Launch template | ||
---|---|---|
EKS Workers - Spot and On Demand | Launch | Download |
Confirm the region is correct based on where you’ve deployed your cluster.
Parameter | Value |
---|---|
Stack Name: | eksworkshop-spot-workers |
Cluster Name: | eksworkshop-eksctl (or whatever you named your cluster) |
ClusterControlPlaneSecurityGroup: | Select from the dropdown. It will contain your cluster name and the words ‘ControlPlaneSecurityGroup’ |
NodeInstanceRole: | Use the role name that copied in the first step. (e.g. eksctl-eksworkshop-eksctl-nodegro-NodeInstanceRole-XXXXX) |
NodeImageId: | Visit this link and select the non-GPU image for your region - Check for empty spaces in copy/paste |
KeyName: | SSH Key Pair created earlier or any valid key will work |
VpcId: | Select your workshop VPC from the dropdown |
Subnets: | Select the public subnets for your workshop VPC from the dropdown |
BootstrapArgumentsForOnDemand: | --kubelet-extra-args --node-labels=lifecycle=OnDemand |
BootstrapArgumentsForSpotFleet: | --kubelet-extra-args '--node-labels=lifecycle=Ec2Spot --register-with-taints=spotInstance=true:PreferNoSchedule' |
The EKS Bootstrap.sh script is packaged into the EKS Optimized AMI that we are using, and only requires a single input, the EKS Cluster name. The bootstrap script supports setting any kubelet-extra-args
at runtime. We have configured node-labels so that kubernetes knows what type of nodes we have provisioned. We set the lifecycle for the nodes as OnDemand or Ec2Spot. We are also tainting with PreferNoSchedule to prefer pods not be scheduled on Spot Instances. This is a “preference” or “soft” version of NoSchedule – the system will try to avoid placing a pod that does not tolerate the taint on the node, but it is not required.

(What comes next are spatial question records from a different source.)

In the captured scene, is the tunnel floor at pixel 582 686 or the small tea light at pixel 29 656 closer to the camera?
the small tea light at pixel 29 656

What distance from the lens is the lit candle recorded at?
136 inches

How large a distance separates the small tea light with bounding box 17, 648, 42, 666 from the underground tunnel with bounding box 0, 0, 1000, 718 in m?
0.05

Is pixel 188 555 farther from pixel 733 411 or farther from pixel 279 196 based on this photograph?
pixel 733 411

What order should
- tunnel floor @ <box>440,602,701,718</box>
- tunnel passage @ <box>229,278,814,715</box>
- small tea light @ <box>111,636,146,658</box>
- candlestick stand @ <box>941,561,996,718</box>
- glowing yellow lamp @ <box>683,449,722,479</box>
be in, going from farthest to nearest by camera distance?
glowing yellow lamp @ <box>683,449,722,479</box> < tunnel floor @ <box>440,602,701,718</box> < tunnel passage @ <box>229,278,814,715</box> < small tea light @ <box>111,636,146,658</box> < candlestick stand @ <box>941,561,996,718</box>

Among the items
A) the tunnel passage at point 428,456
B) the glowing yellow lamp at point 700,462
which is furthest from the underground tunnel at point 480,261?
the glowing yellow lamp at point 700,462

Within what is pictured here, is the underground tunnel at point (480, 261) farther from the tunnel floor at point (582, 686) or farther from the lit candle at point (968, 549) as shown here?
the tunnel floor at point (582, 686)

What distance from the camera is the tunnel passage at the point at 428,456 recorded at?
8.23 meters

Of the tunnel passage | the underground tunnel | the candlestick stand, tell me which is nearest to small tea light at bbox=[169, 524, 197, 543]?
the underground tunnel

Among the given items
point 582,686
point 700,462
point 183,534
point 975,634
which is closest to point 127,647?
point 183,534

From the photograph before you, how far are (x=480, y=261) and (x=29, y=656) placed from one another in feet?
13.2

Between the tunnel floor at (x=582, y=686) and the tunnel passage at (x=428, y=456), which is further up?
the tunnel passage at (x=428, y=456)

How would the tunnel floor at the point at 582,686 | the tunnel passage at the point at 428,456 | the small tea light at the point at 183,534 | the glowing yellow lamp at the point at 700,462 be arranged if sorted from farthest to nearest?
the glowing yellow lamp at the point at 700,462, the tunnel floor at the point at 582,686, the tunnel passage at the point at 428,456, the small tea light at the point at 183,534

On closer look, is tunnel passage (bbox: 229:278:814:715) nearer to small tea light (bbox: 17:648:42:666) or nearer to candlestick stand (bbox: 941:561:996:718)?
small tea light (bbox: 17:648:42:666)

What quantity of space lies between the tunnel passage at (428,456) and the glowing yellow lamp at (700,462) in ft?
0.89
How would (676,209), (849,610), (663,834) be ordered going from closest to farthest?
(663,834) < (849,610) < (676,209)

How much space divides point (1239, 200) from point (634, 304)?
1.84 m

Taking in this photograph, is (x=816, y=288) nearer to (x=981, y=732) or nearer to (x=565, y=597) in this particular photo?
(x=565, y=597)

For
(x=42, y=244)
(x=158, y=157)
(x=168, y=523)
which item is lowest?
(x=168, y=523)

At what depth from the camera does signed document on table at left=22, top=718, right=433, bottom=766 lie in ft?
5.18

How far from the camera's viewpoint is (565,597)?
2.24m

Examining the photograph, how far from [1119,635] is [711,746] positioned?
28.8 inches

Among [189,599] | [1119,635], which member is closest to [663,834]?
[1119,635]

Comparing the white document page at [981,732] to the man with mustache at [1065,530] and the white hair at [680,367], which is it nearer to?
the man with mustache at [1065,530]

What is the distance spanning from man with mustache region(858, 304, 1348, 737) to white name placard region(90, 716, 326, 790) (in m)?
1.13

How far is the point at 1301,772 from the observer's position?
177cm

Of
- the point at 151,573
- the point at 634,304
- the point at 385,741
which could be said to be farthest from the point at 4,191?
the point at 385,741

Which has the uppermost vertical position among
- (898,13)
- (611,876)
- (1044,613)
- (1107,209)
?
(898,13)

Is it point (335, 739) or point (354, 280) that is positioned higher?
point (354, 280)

You can leave the rest of the default parameters as is and continue through the remaining CloudFormation screens. Check the box next to I acknowledge that AWS CloudFormation might create IAM resources and click Create
The creation of the workers will take about 3 minutes.
Confirm that the new nodes joined the cluster correctly. You should see 2-3 more nodes added to the cluster.
kubectl get nodes
You can use the node-labels to identify the lifecycle of the nodes
kubectl get nodes --show-labels --selector=lifecycle=Ec2Spot
The output of this command should return 2 nodes. At the end of the node output, you should see the node label lifecycle=Ec2Spot
Now we will show all nodes with the lifecycle=OnDemand. The output of this command should return 1 node as configured in our CloudFormation template.
kubectl get nodes --show-labels --selector=lifecycle=OnDemand
You can use the kubectl describe nodes
with one of the spot nodes to see the taints aaplied to the EC2 Spot Instances.